Sevoflurane depletes macrophages from the melanoma microenvironment
With more than 18 million annual new cases, cancer belongs to the major challenges of modern healthcare. Surgical resection of solid tumours under general anaesthesia is the prime therapy. Different aspects of anaesthesia are under discussion to independently influence the long-term outcome of cancer patients. Most recently, the commonly used volatile anaesthetics like sevoflurane have entered the spotlight, as retrospective studies suggest a detrimental outcome in certain cancer aetiologies with sparse mechanistic understanding. Our objective was to investigate this concept in a murine melanoma model, herein comparing the consequence of inhalative and injection anesthesia on tumour composition and growth. We used a murine model of malignant melanoma in male, adult C57BL/6 mice (n = 92), induced by the subcutaneous injection of B16-F10 cells. We either exposed the melanoma cells to sevoflurane before implantation or subjected the animals to single or double anaesthesia with either volatile or injection drugs. After a maximum follow-up of 4 weeks, leucocytes within the tumour microenvironment (TME) were comprehensively analysed by flow cytometry with focus on tumor-associated macrophages (TAM). We found that exposure of melanoma cells to sevoflurane before implantation induced long-lasting transcriptome changes and aggravated tumour growth, without extensive changes of the TME. Contrastingly, both a single and double anaesthesia with sevoflurane led to a significant reduction of TAMs (injection vs. sevoflurane: 2,0 vs. 0.3% and 1.2 vs. 0.6%, respectively), whilst increasing PD-L1 expression on the remaining cells (mean fluorescent intensity injection vs. sevoflurane: 3,804 vs. 7,143 and 9,090 vs. 32,228, respectively).
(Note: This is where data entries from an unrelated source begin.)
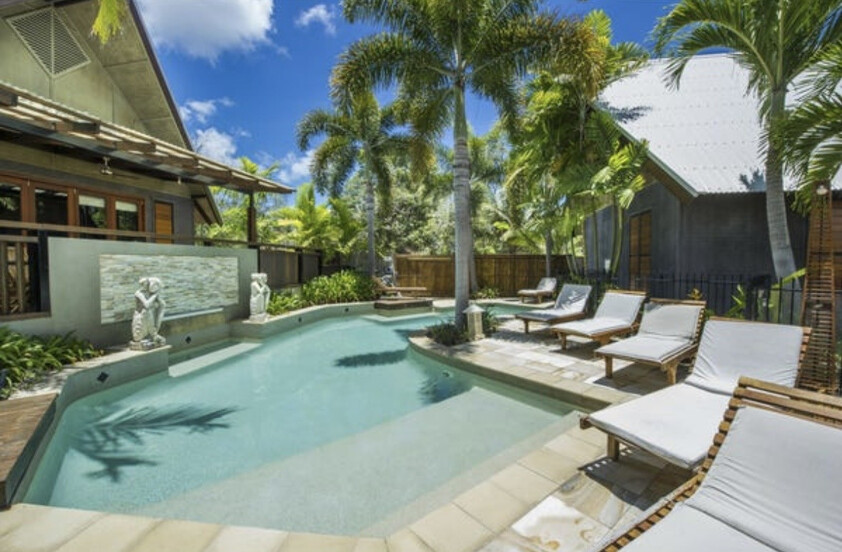 Relaxed Beachfront Living at Pure Magnetic Villas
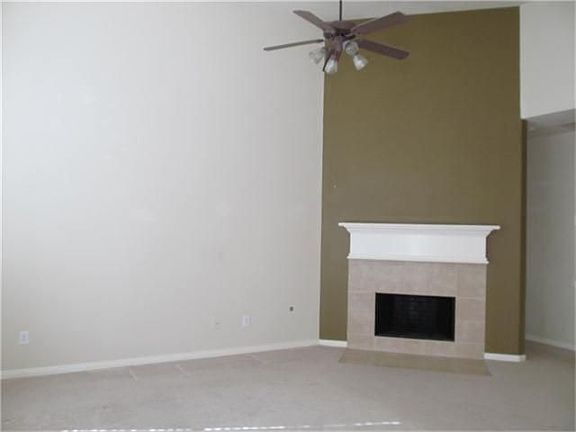4th image of 4810 Emerald Bay Cir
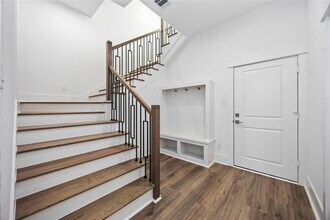 1937 Knoll St in Houston, TX - Building Photo - Building Photo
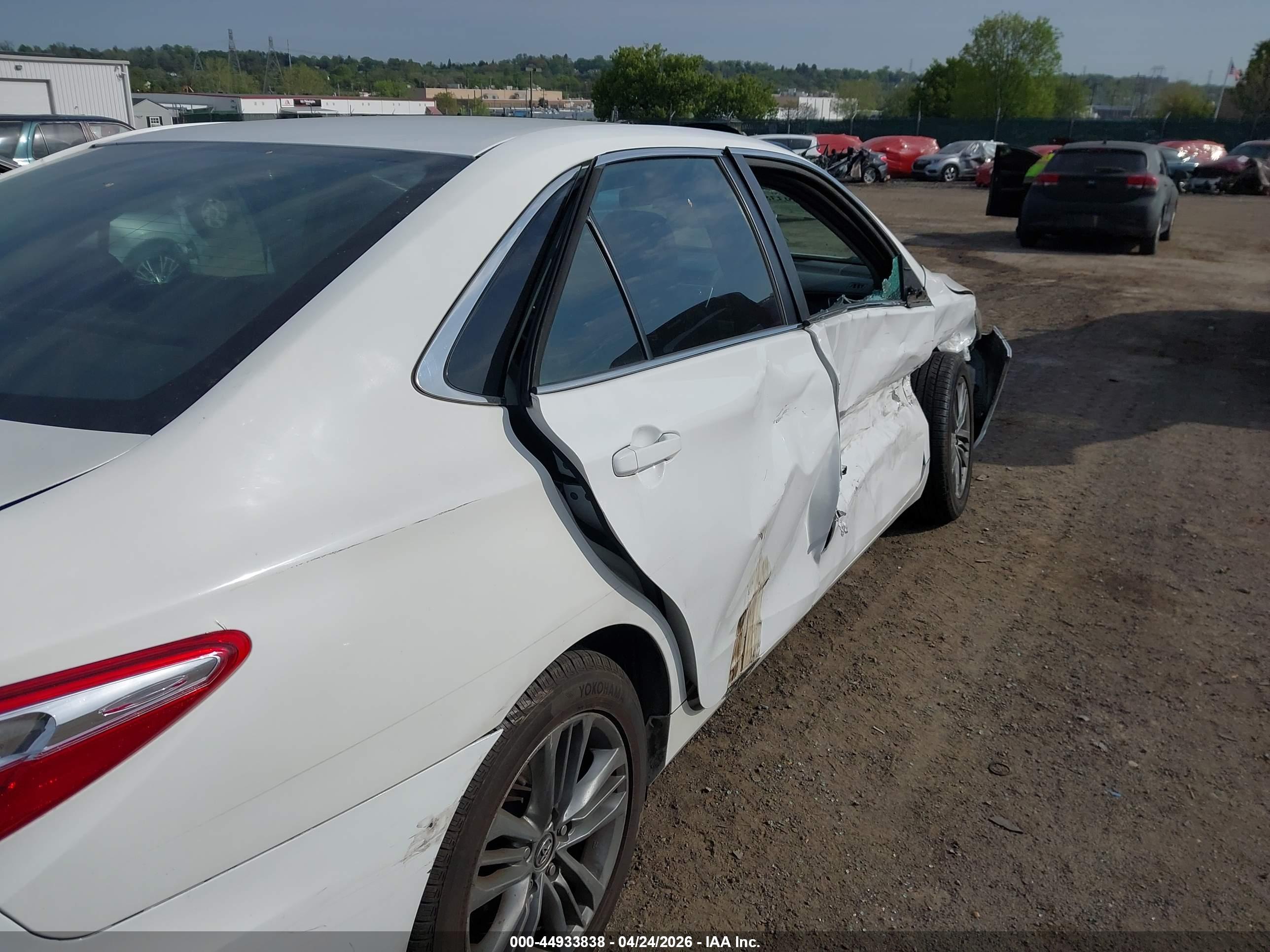 TOYOTA CAMRY image 6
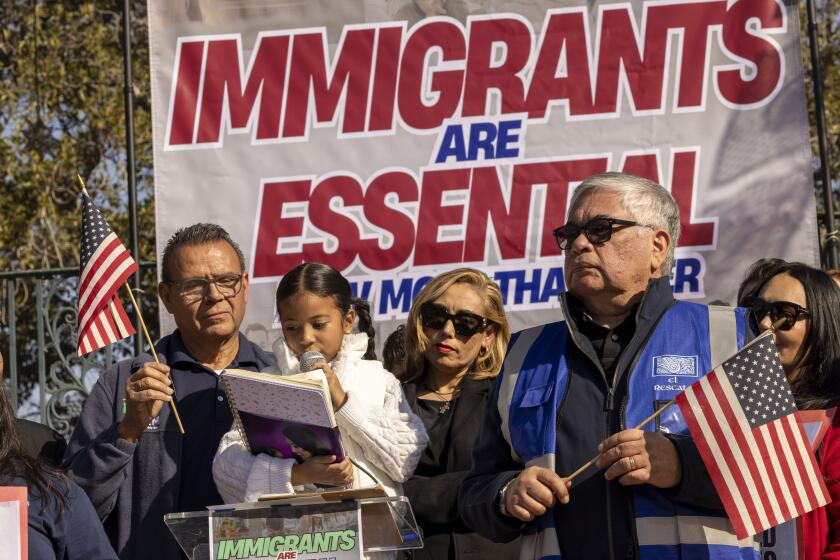 Pese a las protestas, Trump ordena al ICE ampliar deportaciones en ciudades con gobierno demócrata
No changes in tumour growth were observed in these groups. In sharp contrast to the detrimental impact of sevoflurane on patients' outcome reported in retrospective clinical studies, we propose here that sevoflurane might actually exert a beneficial effect by decreasing TAMs within the TME, rendering the tumour again susceptible for cytotoxic T cells and immunotherapies. Further research is warranted to delineate, how these results translate into the clinic.